You sound afraid of him- which is why you haven't committed to him so far. If you can- read 'Living with the Dominator' Pat Craven. Easy to read book but explains the trap you're in. He has you ensnared in his grasp, but it's important to realise you shouldn't have to be afraid your partner might kill you if you marry. My ex used to threaten to kill me. I guess what finally triggered me to give him the boot was when my DS became traumatised by his actions. I have been free now 6 and a half years. I am so glad I left- not sure I would be alive now if I hadn't. Finally getting free was very liberating- like a huge weight has been lifted off my shoulders. The best feeling was feeling happy again to my core. Stay safe whatever you do and when you eventually decide to go- don't tell him just go. I decided to tell him and that was a huge mistake- he assaulted me!!

gamerchick Tue 17-May-16 08:10:48

Well you're getting 'something' out of it OP. I agree with what a lot of isetan is saying. If he treats you like that then why meet up with him for days out?
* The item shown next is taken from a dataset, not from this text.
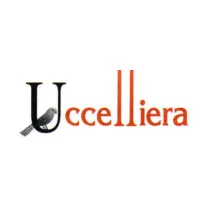 Uccelliera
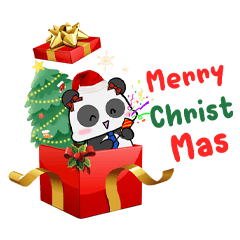 RC Greeting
I'm assuming you paid?

Sort out contact and talk about the bairn only. Personally I'd be asking for supervised contact if he's so bad tempered.
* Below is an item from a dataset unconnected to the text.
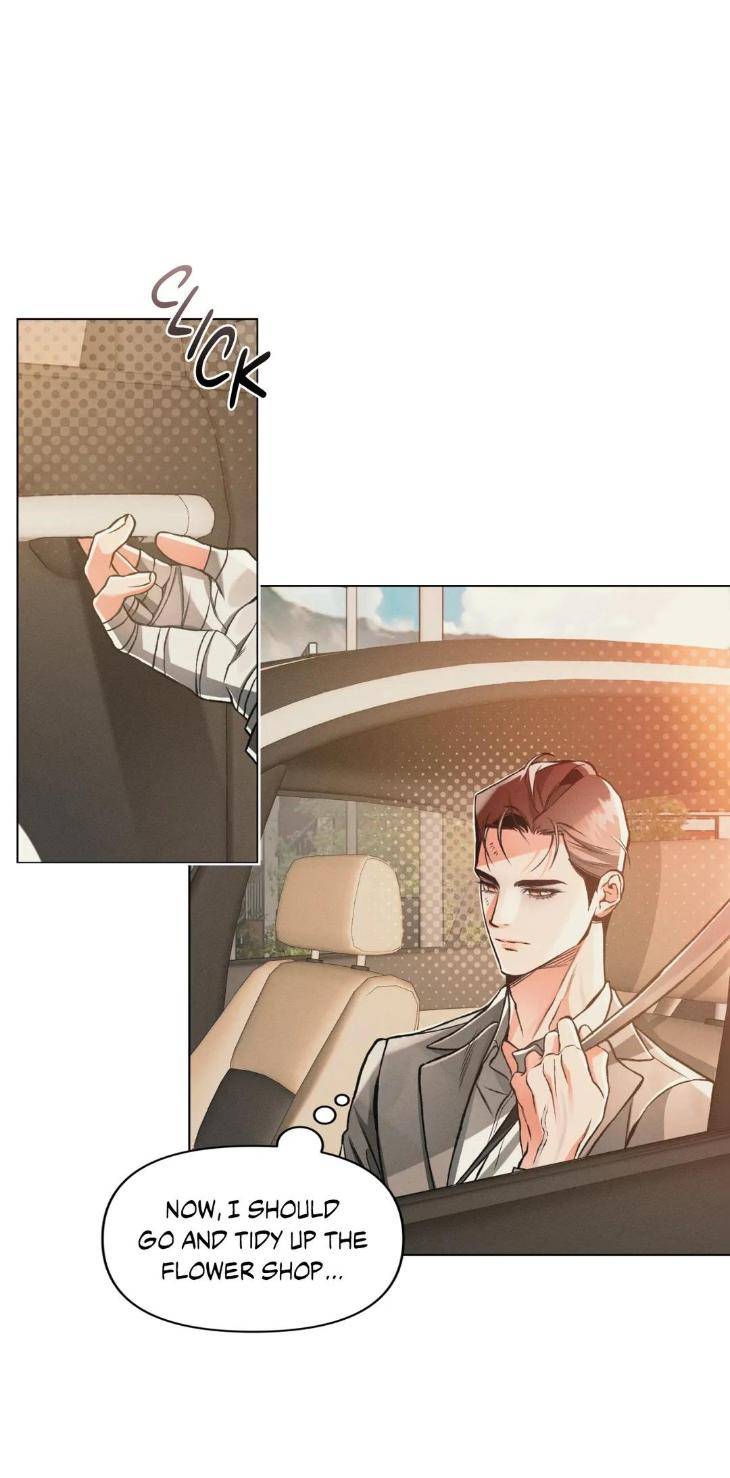 Beware-The-Ides-Of-March-By-Stan-Choi-Song-Eng page 9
hollowintheriver Tue 17-May-16 08:23:22

Gamer chick you might as well ask, "why do some women go back to their abusive boyfriends?", "why do some women stay with their partner who is continuously cheating with them" etc. Does that mean that the woman are using the men?

I'm not getting anything from seeing him to be honest. But I guess I thought he changed and that he actually wanted to see me and make it work... I don't know.

And no, he paid this time smile and yes I have continuously told him that we are not together anymore--

hollowintheriver Tue 17-May-16 08:25:19

Mumfortoddler DS dad will eventually kill me if I ever lived with him, he was physically abusive towards me and would keep going and going and will never stop.

gamerchick Tue 17-May-16 08:49:40

No the question I ask is why do mothers expose their children repeatedly to someone they know to be an abuser every time said abuser clicks his fingers? I see it often the kids just getting a token mention second to their mothers feelings about their dads.

This man is an abuser you fear will kill you eventually, nags for sex and has you come running when he wants but what gives you the hump is the thought of him seeing someone else?

You don't have the right to hope he's changed and you're going to set off into the sunset with a happy ever after. He's a knob and you need to concentrate on your child having a stable life.